He and his driver were killed on Wednesday when two men on a motorbike slapped a magnetic bomb on his car while it was stuck in Tehran traffic. Iran’s supreme leader, Ayatollah Ali Khamenei, said the “abominable” and “cowardly” killing was committed “with the planning or support of the intelligence services of the CIA and Mossad,” of the United States and Israel.
He said in a statement his country would “continue with determination” its nuclear activities, which Western governments suspect mask a drive for a weapons capability despite Tehran’s repeated denials. Some media close to Iran’s conservatives have called for “retaliation” against Israeli officials. The Iranian government has demanded that the UN Security Council condemn the “terrorist” killing.
The United States has strongly denied it had anything to do with the assassination, although Defence Secretary Leon Panetta admitted: “We have some ideas as to who might be involved.” The prime suspect is widely seen as Israel, as it was in the murders of three other Iranian scientists in similar circumstances over the past two years. Israel, though, has a policy of not commenting on intelligence matters.

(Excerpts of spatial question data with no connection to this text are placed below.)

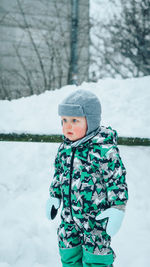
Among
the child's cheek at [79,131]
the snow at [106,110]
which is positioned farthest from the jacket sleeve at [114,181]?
the snow at [106,110]

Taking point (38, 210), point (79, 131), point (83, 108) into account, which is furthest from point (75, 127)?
point (38, 210)

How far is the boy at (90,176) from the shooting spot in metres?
1.66

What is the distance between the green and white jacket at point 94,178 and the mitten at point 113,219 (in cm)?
4

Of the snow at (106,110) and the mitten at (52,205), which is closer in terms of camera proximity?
the mitten at (52,205)

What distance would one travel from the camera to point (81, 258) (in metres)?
1.89

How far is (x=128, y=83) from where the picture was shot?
5.26 meters

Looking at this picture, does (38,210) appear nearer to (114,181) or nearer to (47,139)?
(47,139)

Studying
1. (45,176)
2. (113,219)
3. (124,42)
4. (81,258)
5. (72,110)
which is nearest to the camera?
(113,219)

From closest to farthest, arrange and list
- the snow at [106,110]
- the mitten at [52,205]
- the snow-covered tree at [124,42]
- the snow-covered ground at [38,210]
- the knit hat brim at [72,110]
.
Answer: the knit hat brim at [72,110] → the mitten at [52,205] → the snow-covered ground at [38,210] → the snow at [106,110] → the snow-covered tree at [124,42]

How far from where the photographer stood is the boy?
1.66 meters

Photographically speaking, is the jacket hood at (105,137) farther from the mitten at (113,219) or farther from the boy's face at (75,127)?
the mitten at (113,219)

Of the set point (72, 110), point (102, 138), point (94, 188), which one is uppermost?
point (72, 110)

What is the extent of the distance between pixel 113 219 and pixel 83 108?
0.74 meters

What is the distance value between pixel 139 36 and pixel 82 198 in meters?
9.48
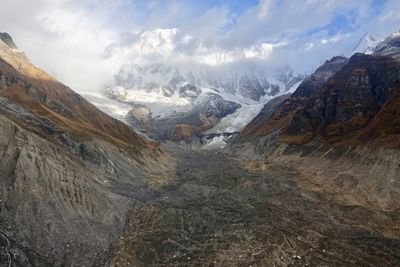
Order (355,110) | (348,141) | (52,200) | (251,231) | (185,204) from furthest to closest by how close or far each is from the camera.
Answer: (355,110), (348,141), (185,204), (251,231), (52,200)

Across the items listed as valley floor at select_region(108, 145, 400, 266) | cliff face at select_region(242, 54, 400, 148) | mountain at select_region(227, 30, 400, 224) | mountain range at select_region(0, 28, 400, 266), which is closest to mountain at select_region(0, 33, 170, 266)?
mountain range at select_region(0, 28, 400, 266)

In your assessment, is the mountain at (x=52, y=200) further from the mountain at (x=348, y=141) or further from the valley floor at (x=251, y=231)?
the mountain at (x=348, y=141)

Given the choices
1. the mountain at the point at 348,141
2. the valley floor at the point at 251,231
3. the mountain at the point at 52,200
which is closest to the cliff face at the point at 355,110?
the mountain at the point at 348,141

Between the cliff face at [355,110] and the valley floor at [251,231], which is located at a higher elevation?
the cliff face at [355,110]

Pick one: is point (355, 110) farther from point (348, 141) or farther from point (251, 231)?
point (251, 231)

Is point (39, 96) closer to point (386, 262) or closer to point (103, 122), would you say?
point (103, 122)

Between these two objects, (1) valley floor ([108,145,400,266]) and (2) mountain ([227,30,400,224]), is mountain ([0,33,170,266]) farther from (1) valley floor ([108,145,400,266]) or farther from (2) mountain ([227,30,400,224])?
(2) mountain ([227,30,400,224])

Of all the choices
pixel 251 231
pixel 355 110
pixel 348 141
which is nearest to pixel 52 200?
pixel 251 231

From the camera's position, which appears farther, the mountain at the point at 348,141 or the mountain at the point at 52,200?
the mountain at the point at 348,141

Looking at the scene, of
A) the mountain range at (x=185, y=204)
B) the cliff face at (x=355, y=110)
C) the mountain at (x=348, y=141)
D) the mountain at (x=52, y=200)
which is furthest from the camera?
the cliff face at (x=355, y=110)

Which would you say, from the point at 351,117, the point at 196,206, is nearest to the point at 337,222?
the point at 196,206
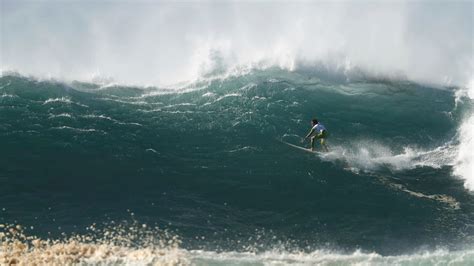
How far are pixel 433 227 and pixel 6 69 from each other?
26.6 meters

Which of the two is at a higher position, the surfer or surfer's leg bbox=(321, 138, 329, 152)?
the surfer

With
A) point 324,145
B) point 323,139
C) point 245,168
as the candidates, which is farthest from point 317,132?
point 245,168

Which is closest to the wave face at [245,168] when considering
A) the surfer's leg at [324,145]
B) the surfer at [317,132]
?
the surfer's leg at [324,145]

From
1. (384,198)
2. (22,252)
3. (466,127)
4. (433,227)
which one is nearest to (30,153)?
(22,252)

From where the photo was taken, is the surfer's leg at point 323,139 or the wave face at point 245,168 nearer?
the wave face at point 245,168

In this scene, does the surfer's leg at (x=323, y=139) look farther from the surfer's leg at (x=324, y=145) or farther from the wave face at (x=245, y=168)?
the wave face at (x=245, y=168)

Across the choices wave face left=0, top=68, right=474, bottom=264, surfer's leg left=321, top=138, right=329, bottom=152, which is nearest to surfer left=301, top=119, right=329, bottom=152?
surfer's leg left=321, top=138, right=329, bottom=152

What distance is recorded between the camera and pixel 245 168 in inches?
997

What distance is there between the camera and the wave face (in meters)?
20.5

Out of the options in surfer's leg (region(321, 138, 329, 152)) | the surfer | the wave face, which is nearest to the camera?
the wave face

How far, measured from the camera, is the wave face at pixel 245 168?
67.4ft

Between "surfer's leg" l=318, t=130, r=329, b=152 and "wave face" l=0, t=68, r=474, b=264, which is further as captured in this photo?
"surfer's leg" l=318, t=130, r=329, b=152

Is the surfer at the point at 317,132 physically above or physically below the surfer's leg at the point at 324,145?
above

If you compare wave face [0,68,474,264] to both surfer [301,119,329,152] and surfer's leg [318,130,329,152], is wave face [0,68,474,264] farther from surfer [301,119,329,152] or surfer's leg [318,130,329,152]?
surfer [301,119,329,152]
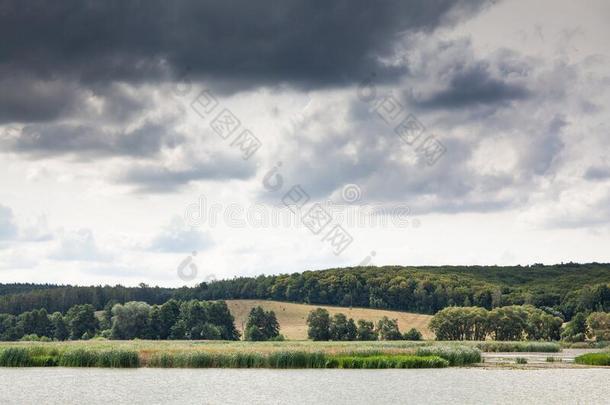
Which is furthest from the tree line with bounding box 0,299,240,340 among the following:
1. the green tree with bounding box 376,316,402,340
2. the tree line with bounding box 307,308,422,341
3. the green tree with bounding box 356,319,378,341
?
the green tree with bounding box 376,316,402,340

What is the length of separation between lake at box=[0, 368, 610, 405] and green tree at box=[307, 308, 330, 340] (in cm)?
5906

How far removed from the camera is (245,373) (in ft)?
232

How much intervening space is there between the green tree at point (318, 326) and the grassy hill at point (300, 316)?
25.2ft

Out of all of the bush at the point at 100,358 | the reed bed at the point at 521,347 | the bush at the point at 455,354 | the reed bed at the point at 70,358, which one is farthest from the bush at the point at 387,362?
the reed bed at the point at 521,347

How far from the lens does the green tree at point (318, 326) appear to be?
436 ft

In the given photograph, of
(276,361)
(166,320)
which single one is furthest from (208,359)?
(166,320)

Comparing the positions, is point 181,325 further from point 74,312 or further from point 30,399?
point 30,399

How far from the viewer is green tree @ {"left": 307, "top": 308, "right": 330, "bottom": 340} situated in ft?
436

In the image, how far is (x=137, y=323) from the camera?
444 feet

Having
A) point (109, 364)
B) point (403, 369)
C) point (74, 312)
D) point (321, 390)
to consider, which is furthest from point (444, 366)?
point (74, 312)

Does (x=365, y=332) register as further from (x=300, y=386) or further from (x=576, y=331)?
(x=300, y=386)

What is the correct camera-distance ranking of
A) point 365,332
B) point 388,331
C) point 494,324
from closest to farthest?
1. point 365,332
2. point 494,324
3. point 388,331

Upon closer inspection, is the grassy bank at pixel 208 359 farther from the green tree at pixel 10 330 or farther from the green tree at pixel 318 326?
the green tree at pixel 10 330

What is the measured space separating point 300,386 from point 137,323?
80.7 m
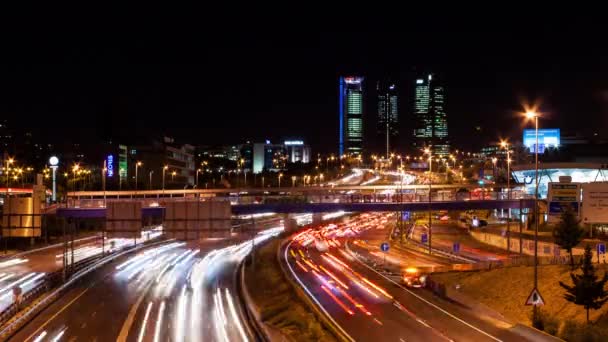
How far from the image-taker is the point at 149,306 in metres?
44.4

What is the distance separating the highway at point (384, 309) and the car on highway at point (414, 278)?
0.59 m

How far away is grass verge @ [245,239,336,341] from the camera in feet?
108

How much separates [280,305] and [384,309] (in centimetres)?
669

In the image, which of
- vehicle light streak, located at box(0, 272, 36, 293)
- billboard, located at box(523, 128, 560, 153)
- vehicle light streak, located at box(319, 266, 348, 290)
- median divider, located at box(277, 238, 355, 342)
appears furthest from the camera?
billboard, located at box(523, 128, 560, 153)

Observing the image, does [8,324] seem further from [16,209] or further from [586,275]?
[586,275]

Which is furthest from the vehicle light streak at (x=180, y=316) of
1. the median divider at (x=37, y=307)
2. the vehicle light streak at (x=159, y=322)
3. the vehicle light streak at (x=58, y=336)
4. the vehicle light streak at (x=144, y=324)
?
the median divider at (x=37, y=307)

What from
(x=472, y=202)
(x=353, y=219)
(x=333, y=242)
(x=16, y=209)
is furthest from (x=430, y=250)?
(x=353, y=219)

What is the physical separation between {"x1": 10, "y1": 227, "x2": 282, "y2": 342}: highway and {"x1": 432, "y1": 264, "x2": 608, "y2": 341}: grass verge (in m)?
15.8

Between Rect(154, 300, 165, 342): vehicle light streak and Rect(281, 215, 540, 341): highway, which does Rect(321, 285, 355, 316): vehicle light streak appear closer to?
Rect(281, 215, 540, 341): highway

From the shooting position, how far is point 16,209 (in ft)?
145

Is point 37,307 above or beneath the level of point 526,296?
beneath

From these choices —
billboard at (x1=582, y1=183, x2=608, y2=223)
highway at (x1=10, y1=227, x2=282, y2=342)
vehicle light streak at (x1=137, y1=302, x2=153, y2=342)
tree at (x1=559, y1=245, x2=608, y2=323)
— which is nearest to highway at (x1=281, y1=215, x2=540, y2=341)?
tree at (x1=559, y1=245, x2=608, y2=323)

Asked in a CNN interview on Friday if Israel was involved in Wednesday’s assassination, President Shimon Peres said: “Not to the best of my knowledge.” US President Barack Obama spoke with Israeli Prime Minister Benjamin Netanyahu the day after the scientist’s murder to discuss developments in Iran.EU foreign ministers are to meet on January 23 to consider new sanctions including action against the central bank and a proposed ban on Iran oil imports that may be phased in over months to avoid hurting struggling eurozone economies. But Iran’s two main allies on the world stage, Russia and China, have expressed strong criticism of the new Western measures and remain adamantly opposed to any new UN sanctions.

UN N-watchdog to visit Iran

A high-level UN nuclear agency delegation will visit Iran late this month to try to clear up claims of covert weapons activities that have stoked tensions between Tehran and the West, diplomats said Friday. The trip led by International Atomic Energy Agency chief inspector Herman Nackaerts and the agency’s number two Rafael Grossi would last from January 28 through the first week of February, one Western diplomat told AFP. Another envoy also said the visit, two months after an IAEA report on Iran took suspicions to a new level that Tehran is developing nuclear weapons, would “likely” be from January 28, although it was not yet definite. There was also some “ambiguity” on whether the delegation would merely hold talks with Iranian officials or be able to visit sites covered in the IAEA’s bombshell November 8 report, the second diplomat said. “It may be that the Iranians just want a short discussion in Tehran, which would not be what the IAEA is looking for,” the envoy told AFP on condition of anonymity. An IAEA spokesman declined to comment. Iran’s ambassador, Ali Ashgar Soltanieh, who said in December he would hold talks with the IAEA in Vienna this month about a visit, was not immediately available to say any more.